Task description: Which lines in the records below contain the string "emblem"? Pick out each one and copy it in full.

Data provided:
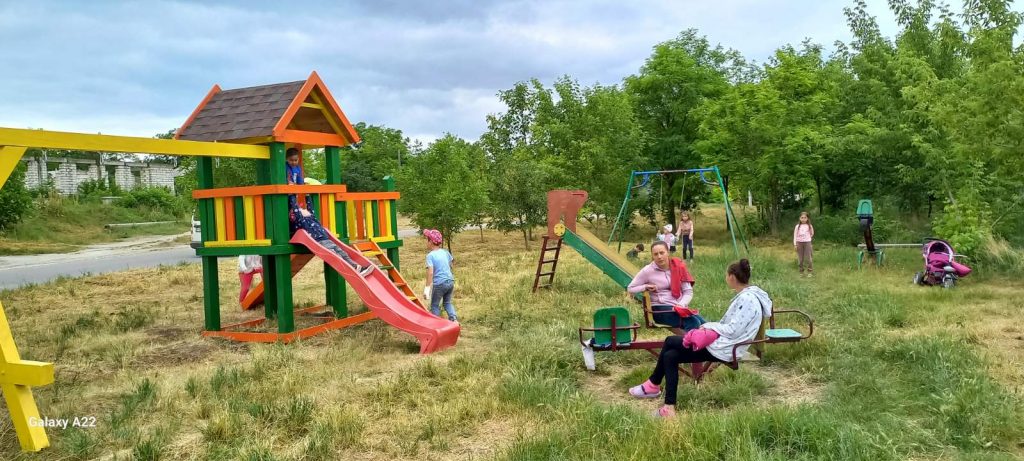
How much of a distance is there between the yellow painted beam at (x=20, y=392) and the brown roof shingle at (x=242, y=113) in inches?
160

---

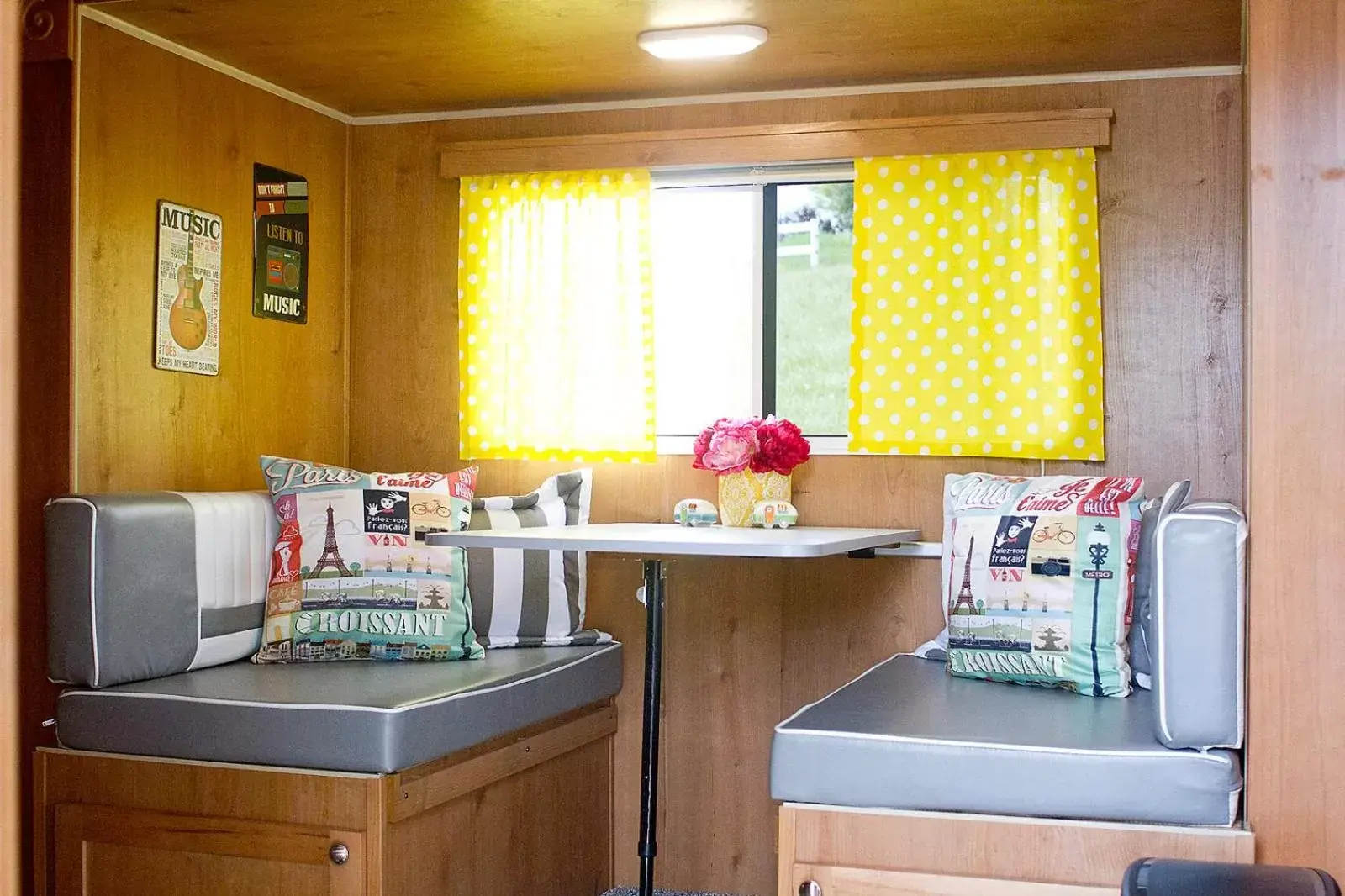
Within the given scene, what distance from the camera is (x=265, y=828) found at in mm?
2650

==

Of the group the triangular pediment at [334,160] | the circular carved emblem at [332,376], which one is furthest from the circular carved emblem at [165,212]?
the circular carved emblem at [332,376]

Solution to the problem:
Of the group the triangular pediment at [334,160] | the circular carved emblem at [332,376], which one is furthest from the circular carved emblem at [165,212]?
the circular carved emblem at [332,376]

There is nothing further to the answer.